Slowly, perhaps. Cellphones have been useless here since they were invented.
As I recall the E-rate was imposed by Agore to wire all the schools for the internet he invented.
It looks like a creative attempt to mislead.
Access does not mean you actually have it, it means you could have it.
They're also using zip codes, and if a person or a few can get it in that zip code, but not everybody, that zip counts as having access to it.
Pretty slick.
Exactly. That numer will also never reach 100% because a certain percentage of the phone lines in this country are too far and remote for even ADSL.
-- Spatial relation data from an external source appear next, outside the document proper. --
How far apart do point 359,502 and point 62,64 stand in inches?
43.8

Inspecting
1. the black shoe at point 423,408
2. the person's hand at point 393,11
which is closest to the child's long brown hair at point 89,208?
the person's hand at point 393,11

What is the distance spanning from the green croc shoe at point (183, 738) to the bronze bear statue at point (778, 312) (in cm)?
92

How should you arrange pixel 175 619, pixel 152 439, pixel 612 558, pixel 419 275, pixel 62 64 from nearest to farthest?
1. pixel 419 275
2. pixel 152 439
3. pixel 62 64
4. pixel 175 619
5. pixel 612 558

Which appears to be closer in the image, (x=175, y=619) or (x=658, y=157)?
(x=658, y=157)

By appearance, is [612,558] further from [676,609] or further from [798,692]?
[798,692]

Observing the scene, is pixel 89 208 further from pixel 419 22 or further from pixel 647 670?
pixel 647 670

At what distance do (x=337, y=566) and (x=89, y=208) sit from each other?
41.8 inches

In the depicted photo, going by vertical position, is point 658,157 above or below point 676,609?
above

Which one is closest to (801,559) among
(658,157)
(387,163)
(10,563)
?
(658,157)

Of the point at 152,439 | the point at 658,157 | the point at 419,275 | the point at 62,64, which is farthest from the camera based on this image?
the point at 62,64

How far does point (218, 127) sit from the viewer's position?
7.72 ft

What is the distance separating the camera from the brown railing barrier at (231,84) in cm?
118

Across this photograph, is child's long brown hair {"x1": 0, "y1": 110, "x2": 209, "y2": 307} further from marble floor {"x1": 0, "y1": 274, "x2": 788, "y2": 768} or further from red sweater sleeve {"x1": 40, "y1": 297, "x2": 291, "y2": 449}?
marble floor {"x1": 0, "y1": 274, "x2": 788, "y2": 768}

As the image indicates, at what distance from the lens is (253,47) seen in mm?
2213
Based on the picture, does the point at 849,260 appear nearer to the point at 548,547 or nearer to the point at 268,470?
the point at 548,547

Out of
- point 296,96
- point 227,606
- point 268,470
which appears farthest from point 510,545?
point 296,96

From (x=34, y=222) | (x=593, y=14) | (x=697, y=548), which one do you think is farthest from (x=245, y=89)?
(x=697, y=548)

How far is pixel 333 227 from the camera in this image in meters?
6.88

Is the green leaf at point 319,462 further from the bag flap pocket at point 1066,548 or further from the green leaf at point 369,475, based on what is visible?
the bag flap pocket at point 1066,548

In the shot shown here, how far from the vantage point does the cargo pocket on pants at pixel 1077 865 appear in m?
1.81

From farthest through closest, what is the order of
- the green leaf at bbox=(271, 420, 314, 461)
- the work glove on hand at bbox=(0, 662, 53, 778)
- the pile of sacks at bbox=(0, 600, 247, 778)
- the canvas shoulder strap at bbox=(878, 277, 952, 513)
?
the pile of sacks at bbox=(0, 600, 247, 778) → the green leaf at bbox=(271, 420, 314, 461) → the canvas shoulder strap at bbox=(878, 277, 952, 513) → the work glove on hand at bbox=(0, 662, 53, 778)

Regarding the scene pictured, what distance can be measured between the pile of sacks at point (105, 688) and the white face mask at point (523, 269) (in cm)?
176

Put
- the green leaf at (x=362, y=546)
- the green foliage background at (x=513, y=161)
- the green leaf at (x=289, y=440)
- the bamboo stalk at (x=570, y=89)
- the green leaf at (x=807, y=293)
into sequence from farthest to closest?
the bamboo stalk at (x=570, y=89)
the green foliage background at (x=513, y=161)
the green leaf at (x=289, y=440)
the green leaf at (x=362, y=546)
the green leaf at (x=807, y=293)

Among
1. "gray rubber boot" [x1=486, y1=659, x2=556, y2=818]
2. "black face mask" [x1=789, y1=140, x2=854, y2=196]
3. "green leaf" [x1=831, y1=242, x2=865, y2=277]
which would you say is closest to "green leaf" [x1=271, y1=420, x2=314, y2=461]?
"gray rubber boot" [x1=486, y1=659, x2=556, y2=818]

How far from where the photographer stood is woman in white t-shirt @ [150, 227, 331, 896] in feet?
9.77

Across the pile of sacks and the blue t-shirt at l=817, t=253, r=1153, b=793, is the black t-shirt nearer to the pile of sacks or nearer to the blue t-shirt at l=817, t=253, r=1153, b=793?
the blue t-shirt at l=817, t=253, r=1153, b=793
All the schools here were wired under E-Rate back in 1996. They have their own T-1 connection and each have one server.
when you say phone....you mean land line or cell? There are more insane "taxes" on cell bills than regualar land line bills
You still have Dialup?! It's the 21st century! I thought Dialup was a thing of the past, gone away with the likes horse-drawn carriages and phonographs!
I would prefer that the Rats get plenty of credit for this fiasco.
You're 18 years old, right?
It's actually cheaper for me to use a cell phone in these parts, and I'm not 18.
Yep. Cable modems access isn't made available here, and I'm 20 miles beyond the "last mile" for ADSL. I assume you've never been to rural America.
That came out wrong - ignore.
I have dial-up as well. Mine is pretty fast and only cost 10.95 a month. The federal tax on telephone bills goes back to WW11 and was supposed to be removed as soon as the war was paid for. HA HA HA I pay 6.50 for the FCC Network Acces tax.
What planet you from again?
Government takes $$$ from workin' folks; and puts computers
and fibre-optic internet in the "Poor inter-city schools"
The Phone Co. and the Cable people, have to make $$$ to stay in business.
Some markets just don't tempt some "Capitalists".